The spokesman for the ministry told Bloomberg that the country’s crude condensate output slipped to 2 million bpd in January 2019 compared to 2.08 million bpd recorded in December 2018.
Nigeria relies heavily on earning from oil exports, and the recent output disruptions came as an additional headache for an economy that already suffers from the sharp drop in 2014.
The news of rallying oil prices is even cheerier for OPEC members who have had to bear the brunt of oil production cut in the past in a bid to rally up prices.
But, while countries with higher refining capacity may reap the gains of increased oil prices, same could not be said of Nigeria as the country is heavily dependent on imported petroleum products due to the poor state of the its refineries.
With such level of dependence on imported petroleum products, the gain that ought to have accrued to Nigeria is subsequently ploughed back into the payment of subsidies or what government has recently termed under-recovery.

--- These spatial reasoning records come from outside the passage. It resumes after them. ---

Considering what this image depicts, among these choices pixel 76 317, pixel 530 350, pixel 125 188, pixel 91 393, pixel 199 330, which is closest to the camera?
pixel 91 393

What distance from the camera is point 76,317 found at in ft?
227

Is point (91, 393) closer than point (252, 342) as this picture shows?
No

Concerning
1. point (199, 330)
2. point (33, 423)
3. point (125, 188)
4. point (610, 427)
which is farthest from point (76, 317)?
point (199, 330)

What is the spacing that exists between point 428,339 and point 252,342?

For Nigeria, a spike in oil prices would naturally translate to higher landing cost for refined products because once refiners buy crude oil at higher price, the cost of refining would equally rise, thereby eroding the gain for countries with little or low refining capacity.
The Nigerian National Petroleum Corporation (NNPC), in its latest operations and financial report for November 2018, said with oil price averaging $79, 1.6 million litres of petrol were supplied into the country through the Direct Sale Direct Purchase (DSDP) arrangements as against the 1.7 million litres of premium motor spirit (PMS) supplied in the month of October 2018.
On the other hand, the petroleum products (petrol and kerosene only) production by the domestic refineries in November 2018 amounted to 13.94 million litres compared to null production in October 2018.
Though the exact volume of petrol consumed daily in the country has remained controversial in the past years, figures from NNPC put it at 50 million litres per day.
At 50 million litres per day, it could be deduced that the country would certainly not reap from the gains of higher oil prices as such would have been eroded by the 8.5 million litres of petrol that would be imported on a monthly basis.
NNPC also claims to be making under-recovery due to the amount it spends in subsidising petrol, a development that is faulted by the state governors due to its negative impact on the Federation Account.
BusinessDay analysis of the latest financial records of NNPC showed that in the month of November alone, the state-owned enterprise incurred an under-recovery cost of N65.8 billion.